I agree entirely with the first paragraph of Keith's latest article (Pathetic Democratic Politicking - American Counterpoint 3/22/17), including his "vile and destructive interlude" characterization of the current Trump era. However, his argument jumps the track after that I think and never recovers its balance or momentum.Keith's problem, in my judgment, is that like many Democrats, he doesn't want to acknowledge anything more than exogenous factors as real causes for his party's woes. Prior to this last election, money was always the reason of choice among Democrats trying to explain any electoral failures. The Koch brothers and other garishly wealthy bogeymen were, so the trope ran, using their money to corrupt the channels of political discourse and advance Republican stooges into positions of power. Rich Republican backers, in other words, were buying elections in which honest Democrats never stood a chance. This argument had already lost most of its force by 2008 when Barak Obama and his allies sailed into Washington on a sea of money. The argument had become an embarrassment by 2016 when Hillary Clinton ran what was probably the most lavishly-funded political campaign in the history of the world and still came up short.

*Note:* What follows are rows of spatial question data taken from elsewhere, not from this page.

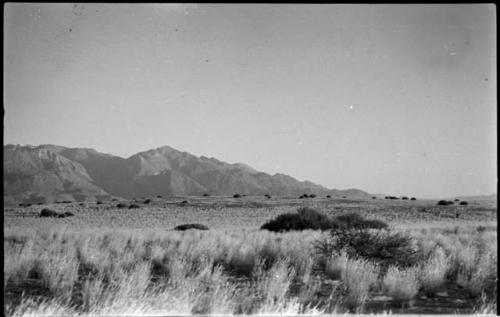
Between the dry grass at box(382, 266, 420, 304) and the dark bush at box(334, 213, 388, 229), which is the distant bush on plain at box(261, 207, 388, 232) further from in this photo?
the dry grass at box(382, 266, 420, 304)

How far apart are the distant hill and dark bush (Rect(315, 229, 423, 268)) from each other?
92.4m

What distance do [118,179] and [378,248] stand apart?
509ft

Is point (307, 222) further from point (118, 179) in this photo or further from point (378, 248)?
point (118, 179)

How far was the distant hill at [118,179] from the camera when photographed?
384 feet

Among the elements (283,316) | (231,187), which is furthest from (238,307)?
(231,187)

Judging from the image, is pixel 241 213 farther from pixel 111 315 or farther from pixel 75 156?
pixel 75 156

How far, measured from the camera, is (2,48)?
630cm

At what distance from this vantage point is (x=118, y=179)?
15825 centimetres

So where do the Democrats turn now in trying to get a grip on their political dysfunction? Keith takes a stab at this by telling us that the problems are "pathetic politicking" and "and an almost unbelievable level of incompetence". He then illustrates his case with the performance of one hapless Democratic spokesman sent before the cameras to oppose the Republican healthcare bill without coaching or a script, as though poor speech training were the main problem. Keith's point aligns with a notion long popular among Democrats that voters would convey to them untrammeled power if only the Party could do a better job of packaging and marketing its superior ideas.

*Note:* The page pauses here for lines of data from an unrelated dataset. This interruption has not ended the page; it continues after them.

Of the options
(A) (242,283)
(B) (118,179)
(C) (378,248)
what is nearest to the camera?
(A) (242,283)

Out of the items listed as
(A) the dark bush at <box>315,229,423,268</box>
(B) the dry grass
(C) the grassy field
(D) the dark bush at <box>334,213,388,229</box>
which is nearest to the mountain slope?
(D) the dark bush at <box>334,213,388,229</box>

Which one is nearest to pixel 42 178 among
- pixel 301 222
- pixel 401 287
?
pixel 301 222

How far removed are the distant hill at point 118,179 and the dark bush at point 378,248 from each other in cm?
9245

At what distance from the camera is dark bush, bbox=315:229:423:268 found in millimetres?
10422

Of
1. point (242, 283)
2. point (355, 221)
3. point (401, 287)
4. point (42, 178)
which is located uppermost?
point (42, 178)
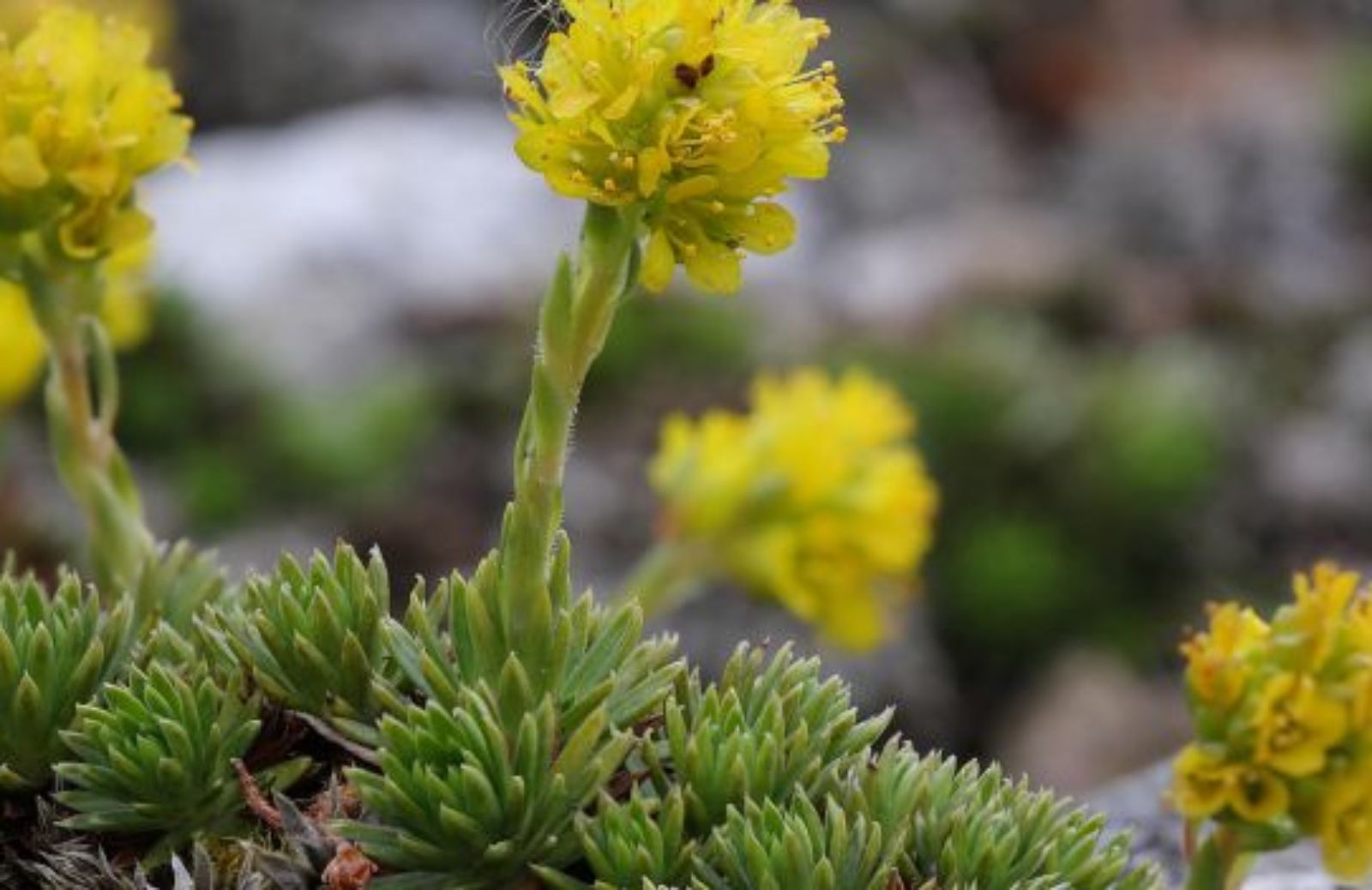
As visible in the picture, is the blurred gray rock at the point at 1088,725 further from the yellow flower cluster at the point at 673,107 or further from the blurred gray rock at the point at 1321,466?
the yellow flower cluster at the point at 673,107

The Democrats' problem, however, is more fundamental than any of this. What has undermined the contemporary Democratic Party is a loss of identity. In order to regain political vitality, the Party must first find answers to two related questions: Who do they represent, and what do they stand for? The questions may appear straight-forward, but it is clear by now that they are not. The life-or-death issue facing the Democrats is whether the questions can be answered at all without abandoning dearly-held illusions and splintering themselves beyond recognition.For their part, the Republicans now face an identity crisis of probably even greater magnitude. They find themselves in the unprecedented position of having to rally around an opportunistic standard-bearer whose past party affiliation has been entirely fluid and who just spent most of the past year mocking Republican leaders as liars, wimps, losers, cowards, fools, and corrupt sycophants. Trump feels he won the Presidency without the Party's support and that he is now free to excise power without adherence to its traditional ideology or the advice of establishment allies. Yet he has no real ideology of his own. As result, Trump has already begun his decent into a trap whereby the ideology is defined for him by the rhetoric of an increasingly hateful and hysterical opposition. Should this slide continue, Trump will pull the Republican Party into the trap with him, and in the public eye, it will become the party of racists, misogynists, homophobes, Christian fundamentalists, and fans of Vladimir Putin.

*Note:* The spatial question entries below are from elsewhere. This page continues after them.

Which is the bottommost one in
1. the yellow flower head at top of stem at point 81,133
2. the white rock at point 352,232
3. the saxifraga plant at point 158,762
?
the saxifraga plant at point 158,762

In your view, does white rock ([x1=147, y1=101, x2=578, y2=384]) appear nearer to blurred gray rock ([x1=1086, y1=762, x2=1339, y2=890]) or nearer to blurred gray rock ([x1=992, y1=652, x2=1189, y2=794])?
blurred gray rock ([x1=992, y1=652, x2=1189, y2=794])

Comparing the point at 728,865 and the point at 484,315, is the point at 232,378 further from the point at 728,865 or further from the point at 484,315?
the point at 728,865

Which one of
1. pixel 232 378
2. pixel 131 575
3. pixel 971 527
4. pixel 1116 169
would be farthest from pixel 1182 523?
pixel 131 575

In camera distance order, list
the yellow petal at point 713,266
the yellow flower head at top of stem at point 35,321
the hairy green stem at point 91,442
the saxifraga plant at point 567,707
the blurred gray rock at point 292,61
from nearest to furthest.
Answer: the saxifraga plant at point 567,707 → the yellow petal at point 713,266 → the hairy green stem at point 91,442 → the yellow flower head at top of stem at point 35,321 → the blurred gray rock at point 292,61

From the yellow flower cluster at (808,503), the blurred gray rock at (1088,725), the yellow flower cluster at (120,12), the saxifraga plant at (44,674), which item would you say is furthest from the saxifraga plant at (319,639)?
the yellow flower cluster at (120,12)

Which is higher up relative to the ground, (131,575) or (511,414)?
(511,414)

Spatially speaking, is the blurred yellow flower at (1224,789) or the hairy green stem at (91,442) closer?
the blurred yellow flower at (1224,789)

America's two-party system has served it well through most of its history. Power had ebbed and flowed between various incarnations of the two parties as one or the other has seemed to get a firmer handle on the critical issues of the day, only to yield the ground once more when conditions change. Yet what happens in a two-party system when neither of those parties seems capable of constructive engagement or pragmatic problem-solving? What happens when there's nothing left but mockery and hatred?I'm afraid we may be about to explore the hard road to the answers for these particular questions.